*Record set*.
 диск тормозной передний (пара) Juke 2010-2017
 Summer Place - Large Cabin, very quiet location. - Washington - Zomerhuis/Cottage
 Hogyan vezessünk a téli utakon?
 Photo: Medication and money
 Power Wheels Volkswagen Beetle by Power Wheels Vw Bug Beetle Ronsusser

* * *

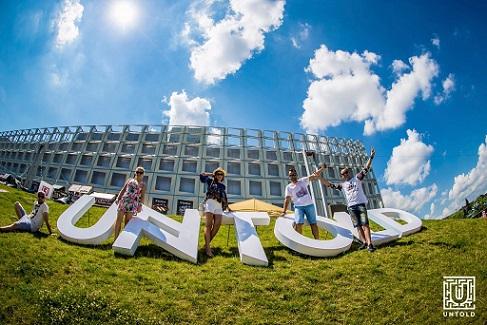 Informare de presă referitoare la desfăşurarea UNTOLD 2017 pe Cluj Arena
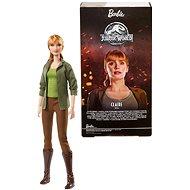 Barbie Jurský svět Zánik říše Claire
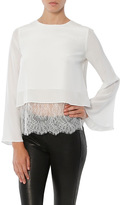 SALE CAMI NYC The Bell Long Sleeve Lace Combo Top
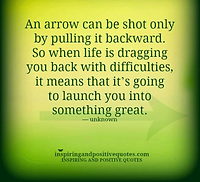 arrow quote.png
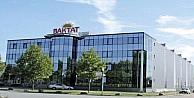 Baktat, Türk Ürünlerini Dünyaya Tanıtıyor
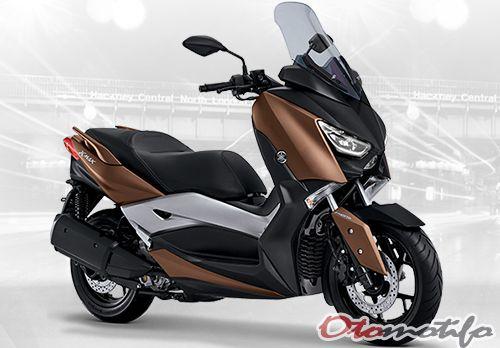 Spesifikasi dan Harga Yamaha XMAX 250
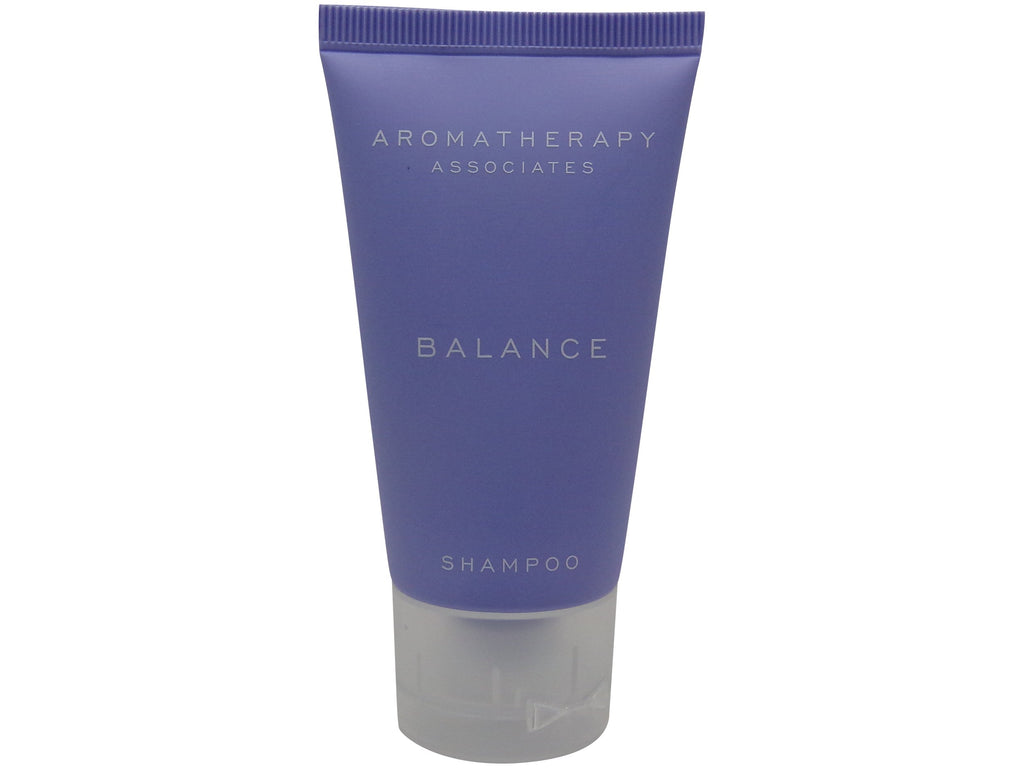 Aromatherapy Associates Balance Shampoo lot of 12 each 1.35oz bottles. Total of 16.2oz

---

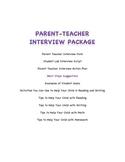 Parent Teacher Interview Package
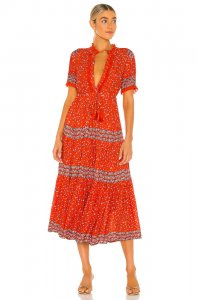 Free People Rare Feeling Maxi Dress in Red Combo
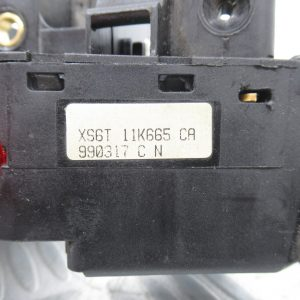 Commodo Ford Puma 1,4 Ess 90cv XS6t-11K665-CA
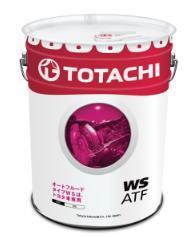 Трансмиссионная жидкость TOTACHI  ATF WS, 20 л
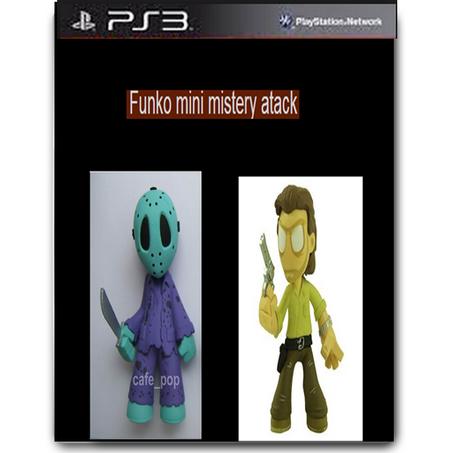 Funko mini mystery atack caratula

*What the exercise asks*. Only those lines of the entries above that run from the line containing "диск тормозной передний" to the line containing "Power Wheels Volkswagen", both included, should be transcribed exactly.

*Problem solution*.
 диск тормозной передний (пара) Juke 2010-2017
 Summer Place - Large Cabin, very quiet location. - Washington - Zomerhuis/Cottage
 Hogyan vezessünk a téli utakon?
 Photo: Medication and money
 Power Wheels Volkswagen Beetle by Power Wheels Vw Bug Beetle Ronsusser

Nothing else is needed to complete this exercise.